:: Data for processing ::

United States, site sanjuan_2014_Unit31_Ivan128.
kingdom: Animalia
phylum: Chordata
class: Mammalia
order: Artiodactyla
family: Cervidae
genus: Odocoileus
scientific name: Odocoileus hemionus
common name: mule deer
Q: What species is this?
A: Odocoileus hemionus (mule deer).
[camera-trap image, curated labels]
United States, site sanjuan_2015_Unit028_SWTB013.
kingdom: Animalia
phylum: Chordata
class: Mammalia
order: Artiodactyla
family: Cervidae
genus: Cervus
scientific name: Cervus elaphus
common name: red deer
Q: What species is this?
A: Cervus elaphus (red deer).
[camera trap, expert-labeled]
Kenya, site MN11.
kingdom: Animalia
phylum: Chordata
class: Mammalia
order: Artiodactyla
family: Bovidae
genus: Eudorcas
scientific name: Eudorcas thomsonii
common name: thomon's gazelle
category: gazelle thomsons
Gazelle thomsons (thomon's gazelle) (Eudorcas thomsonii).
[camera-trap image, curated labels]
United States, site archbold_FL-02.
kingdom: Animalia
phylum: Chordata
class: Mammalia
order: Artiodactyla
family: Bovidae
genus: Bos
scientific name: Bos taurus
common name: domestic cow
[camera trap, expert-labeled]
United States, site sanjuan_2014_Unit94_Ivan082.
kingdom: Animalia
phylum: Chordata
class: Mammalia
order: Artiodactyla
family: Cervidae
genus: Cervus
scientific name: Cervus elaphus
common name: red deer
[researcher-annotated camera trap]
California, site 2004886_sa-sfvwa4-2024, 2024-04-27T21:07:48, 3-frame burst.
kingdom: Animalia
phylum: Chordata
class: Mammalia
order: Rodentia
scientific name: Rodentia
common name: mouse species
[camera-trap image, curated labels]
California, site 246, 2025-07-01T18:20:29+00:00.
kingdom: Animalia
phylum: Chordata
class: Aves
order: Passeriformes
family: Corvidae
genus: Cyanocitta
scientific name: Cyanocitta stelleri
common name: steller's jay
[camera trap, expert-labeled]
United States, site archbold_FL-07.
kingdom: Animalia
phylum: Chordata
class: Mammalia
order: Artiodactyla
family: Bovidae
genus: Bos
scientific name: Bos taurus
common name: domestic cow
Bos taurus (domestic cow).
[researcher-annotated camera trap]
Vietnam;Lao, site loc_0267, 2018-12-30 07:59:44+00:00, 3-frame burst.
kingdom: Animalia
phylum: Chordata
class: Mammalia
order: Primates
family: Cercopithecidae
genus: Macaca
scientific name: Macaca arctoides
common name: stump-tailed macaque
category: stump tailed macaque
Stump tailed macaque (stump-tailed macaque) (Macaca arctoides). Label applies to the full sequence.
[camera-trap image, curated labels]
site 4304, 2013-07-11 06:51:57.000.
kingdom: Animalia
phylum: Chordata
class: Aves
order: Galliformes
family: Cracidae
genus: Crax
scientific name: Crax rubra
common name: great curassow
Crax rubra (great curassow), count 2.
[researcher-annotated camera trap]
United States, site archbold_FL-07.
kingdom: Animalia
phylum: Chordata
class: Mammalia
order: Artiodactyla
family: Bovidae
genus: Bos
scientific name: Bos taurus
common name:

:::

Copy each line of the data above that holds "scientific".

— Answer to the exercise —
scientific name: Odocoileus hemionus
scientific name: Cervus elaphus
scientific name: Eudorcas thomsonii
scientific name: Bos taurus
scientific name: Cervus elaphus
scientific name: Rodentia
scientific name: Cyanocitta stelleri
scientific name: Bos taurus
scientific name: Macaca arctoides
scientific name: Crax rubra
scientific name: Bos taurus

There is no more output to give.